Что сделать →
Ответьте по тексту о смертности в Москве:
1. Сколько смертей зарегистрировано в Москве в мае 2020 г. по оперативным данным?
2. Какой получается среднегодовая смертность в мае, если взять данные последних трех лет?
3. Сколько человек умерло в мае от ковида как основной причины смерти?

Текст →
++++++++++++++++++++

Смертельная московская правда

Как трактовать расхождения в статистике жертв ковида

Вот уже второй раз московский департамент здравоохранения показывает чудеса открытости. «Проанализировав все случаи смерти за май, департамент открыто (sic!) публикует предварительные данные. В мае 2020 г. в Москве, по оперативным данным, зарегистрировано 15 713 смертей, что на 5715 случаев больше, чем в мае 2019 г. (9998). Если рассчитать этот показатель на основе данных последних трех лет, то среднегодовая смертность в мае составит 9914 (9935 в 2017-м, 9808 в 2018-м, 9998 в 2019-м). Таким образом, превышение смертности в мае 2020 г. составляет 5799 случаев. COVID-19 в качестве основной или сопутствующей причины смерти отмечен в 5260 случаях (92% избыточной смертности в мае). От ковида как основной причины смерти в мае умерло 2757 человек», – сообщает департамент здравоохранения.

++++++++++++++++++++

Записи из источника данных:
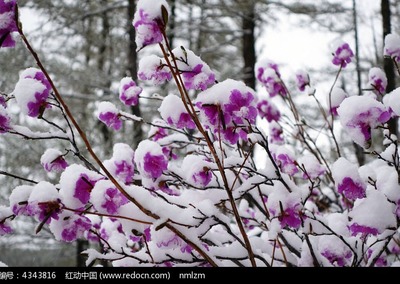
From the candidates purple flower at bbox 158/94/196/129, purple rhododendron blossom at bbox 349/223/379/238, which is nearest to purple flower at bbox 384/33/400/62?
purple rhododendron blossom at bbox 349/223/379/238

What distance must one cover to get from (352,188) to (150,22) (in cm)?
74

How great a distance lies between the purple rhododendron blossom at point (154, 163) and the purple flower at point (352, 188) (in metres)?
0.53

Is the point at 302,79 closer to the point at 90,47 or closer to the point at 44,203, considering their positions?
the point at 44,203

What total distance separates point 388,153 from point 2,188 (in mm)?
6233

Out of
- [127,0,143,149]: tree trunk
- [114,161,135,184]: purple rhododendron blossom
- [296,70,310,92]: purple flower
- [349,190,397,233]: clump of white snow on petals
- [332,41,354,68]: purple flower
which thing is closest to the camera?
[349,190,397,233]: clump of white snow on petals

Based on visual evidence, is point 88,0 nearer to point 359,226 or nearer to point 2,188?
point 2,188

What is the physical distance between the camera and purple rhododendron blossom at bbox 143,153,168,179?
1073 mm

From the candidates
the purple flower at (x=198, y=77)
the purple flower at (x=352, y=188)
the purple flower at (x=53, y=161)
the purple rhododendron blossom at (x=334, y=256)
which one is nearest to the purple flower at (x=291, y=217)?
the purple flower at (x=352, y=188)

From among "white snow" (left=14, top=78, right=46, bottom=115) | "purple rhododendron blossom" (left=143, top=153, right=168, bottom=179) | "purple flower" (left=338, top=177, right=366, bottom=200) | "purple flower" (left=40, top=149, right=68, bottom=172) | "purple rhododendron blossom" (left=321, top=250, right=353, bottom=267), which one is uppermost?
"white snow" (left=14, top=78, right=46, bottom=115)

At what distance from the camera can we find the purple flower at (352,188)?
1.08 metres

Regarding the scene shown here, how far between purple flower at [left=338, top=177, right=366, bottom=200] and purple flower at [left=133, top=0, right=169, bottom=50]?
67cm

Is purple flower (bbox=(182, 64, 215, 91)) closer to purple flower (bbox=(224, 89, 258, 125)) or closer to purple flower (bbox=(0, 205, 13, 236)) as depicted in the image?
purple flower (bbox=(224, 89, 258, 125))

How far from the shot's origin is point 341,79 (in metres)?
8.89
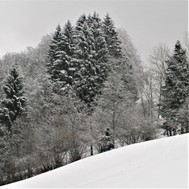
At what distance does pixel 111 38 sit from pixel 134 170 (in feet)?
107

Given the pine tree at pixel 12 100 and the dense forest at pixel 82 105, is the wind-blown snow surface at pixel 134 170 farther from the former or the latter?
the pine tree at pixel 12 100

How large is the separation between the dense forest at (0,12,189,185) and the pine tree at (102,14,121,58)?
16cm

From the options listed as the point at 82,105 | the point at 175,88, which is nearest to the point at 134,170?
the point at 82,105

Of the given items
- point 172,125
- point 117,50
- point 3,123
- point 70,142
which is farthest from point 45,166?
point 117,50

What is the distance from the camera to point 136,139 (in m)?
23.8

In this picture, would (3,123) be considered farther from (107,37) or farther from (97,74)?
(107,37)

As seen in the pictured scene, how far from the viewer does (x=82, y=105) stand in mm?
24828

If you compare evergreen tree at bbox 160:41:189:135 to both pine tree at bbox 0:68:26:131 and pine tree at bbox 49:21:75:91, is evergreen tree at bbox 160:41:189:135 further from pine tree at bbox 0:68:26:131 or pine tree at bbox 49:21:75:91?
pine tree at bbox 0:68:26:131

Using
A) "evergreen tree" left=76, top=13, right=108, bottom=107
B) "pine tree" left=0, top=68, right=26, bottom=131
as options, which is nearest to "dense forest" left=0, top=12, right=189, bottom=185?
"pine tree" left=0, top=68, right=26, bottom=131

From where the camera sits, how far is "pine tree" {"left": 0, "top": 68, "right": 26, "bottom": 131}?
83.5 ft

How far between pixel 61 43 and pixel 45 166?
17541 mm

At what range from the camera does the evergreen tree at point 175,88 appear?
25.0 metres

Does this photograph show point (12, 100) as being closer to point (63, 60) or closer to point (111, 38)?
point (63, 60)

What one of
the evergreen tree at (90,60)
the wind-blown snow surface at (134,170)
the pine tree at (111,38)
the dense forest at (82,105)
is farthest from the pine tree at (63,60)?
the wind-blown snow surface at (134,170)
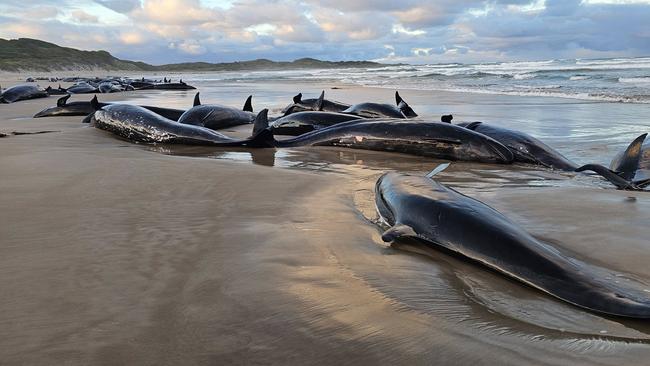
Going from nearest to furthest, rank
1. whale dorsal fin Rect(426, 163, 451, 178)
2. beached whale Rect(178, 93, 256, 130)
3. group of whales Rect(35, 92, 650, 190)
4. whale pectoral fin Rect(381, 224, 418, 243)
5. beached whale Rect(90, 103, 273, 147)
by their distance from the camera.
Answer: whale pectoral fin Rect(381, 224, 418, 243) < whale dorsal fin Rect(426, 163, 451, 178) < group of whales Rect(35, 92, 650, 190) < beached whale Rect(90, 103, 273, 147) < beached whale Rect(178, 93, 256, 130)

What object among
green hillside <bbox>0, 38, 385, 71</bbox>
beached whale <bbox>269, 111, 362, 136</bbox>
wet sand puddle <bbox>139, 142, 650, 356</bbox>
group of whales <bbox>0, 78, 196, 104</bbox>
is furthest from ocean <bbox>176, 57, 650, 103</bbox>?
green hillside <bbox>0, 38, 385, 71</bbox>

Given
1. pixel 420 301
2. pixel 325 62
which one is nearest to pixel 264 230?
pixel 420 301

++++++++++++++++++++

Ответ к заданию →
1. 15 713.
2. 9914.
3. 2757.